SOURCE PASSAGE:
*****

$150,000 Settlement for Medical Malpractice - Delay in Diagnosis of Benign Prostate Cancer

In 1996, prostate biopsy specimens of the 66-year-old plaintiff were reviewed by the defendant pathologist and reported to be "benign prostatic hyperplasia." Three years later, a second pathologist reviewed the slides and reported the presence of prostate cancer on three of the slides, and an amended report was issued.

The plaintiff was advised of the misread by his urologist. A subsequent biopsy showed the presence of prostate cancer, although the presence of metastatic disease was not confirmed. The plaintiff was treated with radiation and hormone therapy, and no radiographic evidence of reoccurrence or metastatic disease to any organ was found in a subsequent follow-up.

The plaintiff and his wife filed a complaint alleging that the defendant deviated from the standard of care in failing to diagnose and report the presence of prostate cancer in 1996, and as a result the plaintiff's cancer was not diagnosed until some two-and-a-half years later, causing him to suffer a lost opportunity for cure.

The defendant and his expert contended that the diagnosis of benign prostatic hyperplasia was well within the standard of care. More importantly, however, the defendant and his experts were expected to testify at trial that the plaintiff did not have metastatic disease at the time of diagnosis nor was he shown to have metastatic disease at any time thereafter, and accordingly he did not suffer any injuries as a result of the delay in diagnosis.

The defendant counsel was expected to move to preclude any evidence of lost opportunity for cure on the grounds that such evidence would be speculative given the lack of metastatic disease.

*****

MATERIAL SUPPLIED:
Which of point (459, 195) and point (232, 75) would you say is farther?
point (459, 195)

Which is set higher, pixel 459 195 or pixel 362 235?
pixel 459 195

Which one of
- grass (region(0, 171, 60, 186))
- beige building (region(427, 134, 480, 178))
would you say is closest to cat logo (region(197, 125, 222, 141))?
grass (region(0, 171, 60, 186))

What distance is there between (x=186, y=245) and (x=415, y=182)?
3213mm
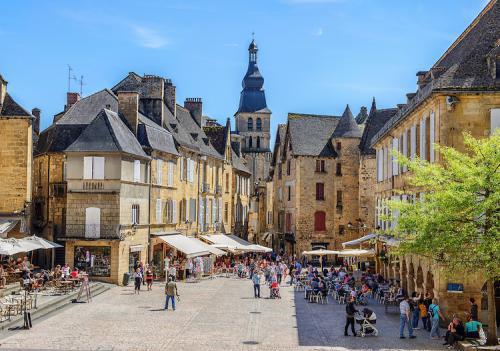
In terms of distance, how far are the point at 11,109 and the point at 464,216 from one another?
76.2 feet

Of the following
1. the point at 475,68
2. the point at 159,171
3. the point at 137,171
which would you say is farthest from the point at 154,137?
the point at 475,68

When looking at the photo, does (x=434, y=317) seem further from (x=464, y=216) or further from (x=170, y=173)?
(x=170, y=173)

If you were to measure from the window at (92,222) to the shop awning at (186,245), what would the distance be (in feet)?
16.2

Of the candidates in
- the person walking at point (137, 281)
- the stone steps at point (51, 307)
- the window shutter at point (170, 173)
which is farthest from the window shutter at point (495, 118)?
the window shutter at point (170, 173)

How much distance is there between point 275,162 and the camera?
67062 mm

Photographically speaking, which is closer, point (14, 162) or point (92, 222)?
A: point (14, 162)

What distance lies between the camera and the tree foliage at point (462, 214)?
18.5 meters

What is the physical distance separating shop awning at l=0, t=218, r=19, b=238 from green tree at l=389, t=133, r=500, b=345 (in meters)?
19.0

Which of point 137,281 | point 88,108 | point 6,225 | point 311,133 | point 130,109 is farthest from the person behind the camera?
point 311,133

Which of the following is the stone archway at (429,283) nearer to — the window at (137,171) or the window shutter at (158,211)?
the window at (137,171)

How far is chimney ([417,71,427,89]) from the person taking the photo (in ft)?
97.5

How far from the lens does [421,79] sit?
30344 mm

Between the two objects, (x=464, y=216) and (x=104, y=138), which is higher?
(x=104, y=138)

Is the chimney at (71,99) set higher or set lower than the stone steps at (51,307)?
higher
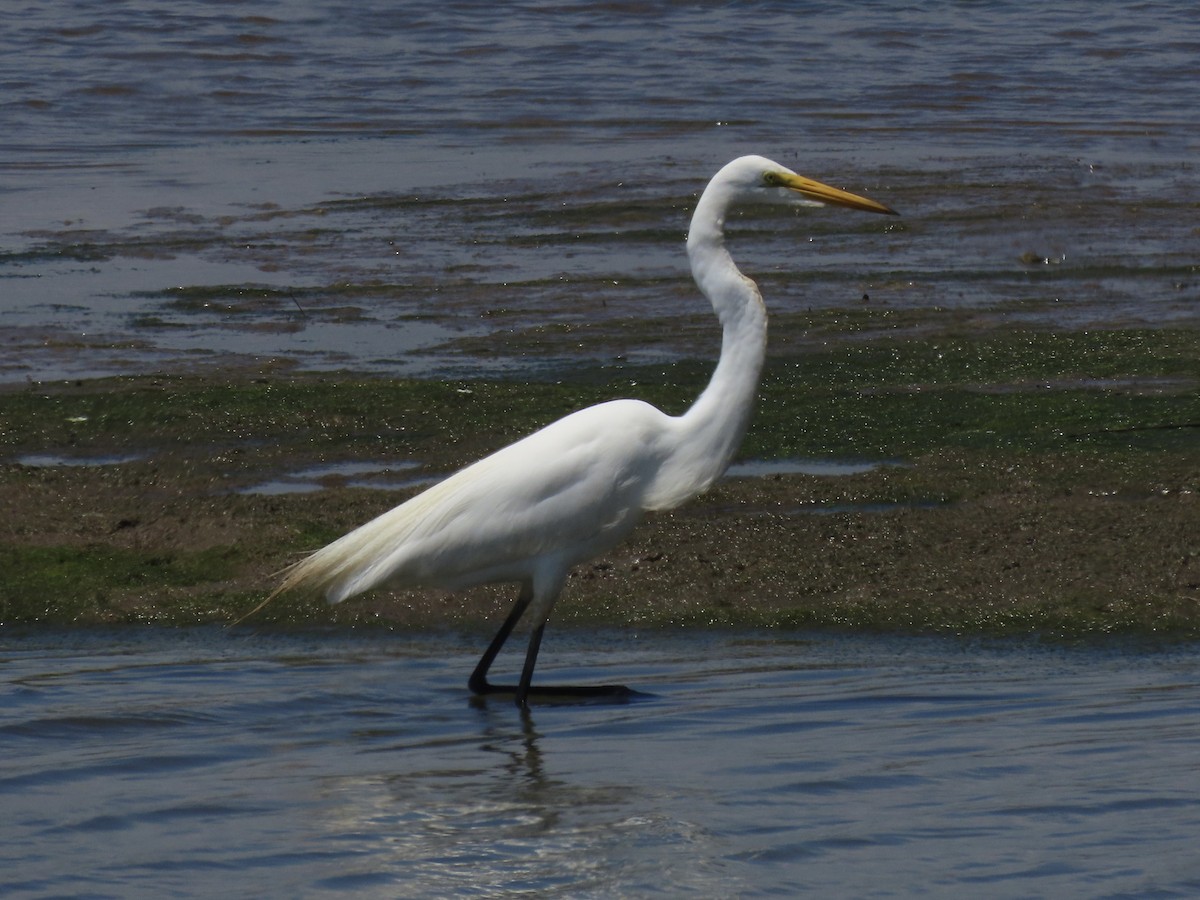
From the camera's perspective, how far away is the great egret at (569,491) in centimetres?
611

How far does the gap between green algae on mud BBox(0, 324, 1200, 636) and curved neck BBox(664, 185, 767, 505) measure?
79 cm

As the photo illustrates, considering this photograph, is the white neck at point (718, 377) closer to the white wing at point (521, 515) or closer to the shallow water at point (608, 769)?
the white wing at point (521, 515)

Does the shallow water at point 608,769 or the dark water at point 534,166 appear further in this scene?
the dark water at point 534,166

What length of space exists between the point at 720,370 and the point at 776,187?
70cm

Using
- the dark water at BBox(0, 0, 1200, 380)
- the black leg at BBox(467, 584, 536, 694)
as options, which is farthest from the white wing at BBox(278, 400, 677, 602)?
the dark water at BBox(0, 0, 1200, 380)

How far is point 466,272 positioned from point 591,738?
327 inches

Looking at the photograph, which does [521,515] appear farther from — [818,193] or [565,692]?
[818,193]

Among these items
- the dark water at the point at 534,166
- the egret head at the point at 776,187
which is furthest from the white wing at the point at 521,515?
the dark water at the point at 534,166

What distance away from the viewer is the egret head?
20.8 ft

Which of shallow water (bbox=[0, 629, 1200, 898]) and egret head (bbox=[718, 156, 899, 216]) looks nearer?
shallow water (bbox=[0, 629, 1200, 898])

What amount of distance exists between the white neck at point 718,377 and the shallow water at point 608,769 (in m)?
0.65

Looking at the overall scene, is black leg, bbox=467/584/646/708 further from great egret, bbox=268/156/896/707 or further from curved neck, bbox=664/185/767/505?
curved neck, bbox=664/185/767/505

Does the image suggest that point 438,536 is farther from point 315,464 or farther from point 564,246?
point 564,246

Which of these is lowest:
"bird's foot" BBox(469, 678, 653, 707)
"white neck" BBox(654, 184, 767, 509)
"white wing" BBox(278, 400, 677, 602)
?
"bird's foot" BBox(469, 678, 653, 707)
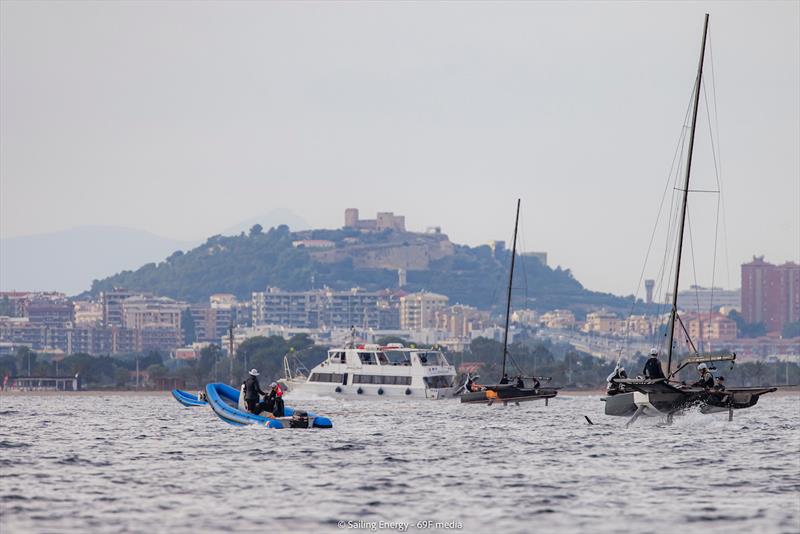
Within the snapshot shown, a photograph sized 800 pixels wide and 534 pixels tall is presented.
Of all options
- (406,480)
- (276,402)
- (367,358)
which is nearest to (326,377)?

*****

WORK REQUEST 1:
Please answer each question from the settlement summary:
(a) How old was the plaintiff?
(b) On how many slides did the second pathologist report prostate cancer?
(c) What treatment did the plaintiff receive?
WORK REQUEST 2:
Decide whether each statement agrees with the settlement summary, and back each yes or no with the deciding words quoted from it:
(a) The second pathologist reviewed the slides three years after the first report.
(b) The plaintiff learned of the misread from his urologist.
(c) Follow-up found metastatic disease in one of the plaintiff's organs.
You can set the rows aside; they aren't needed here.

PROBLEM SOLUTION 1:
(a) 66 years old
(b) Three
(c) Radiation and hormone therapy

PROBLEM SOLUTION 2:
(a) Yes: "Three years later, a second pathologist reviewed the slides"
(b) Yes: "The plaintiff was advised of the misread by his urologist."
(c) No: "no radiographic evidence of reoccurrence or metastatic disease to any organ was found in a subsequent follow-up"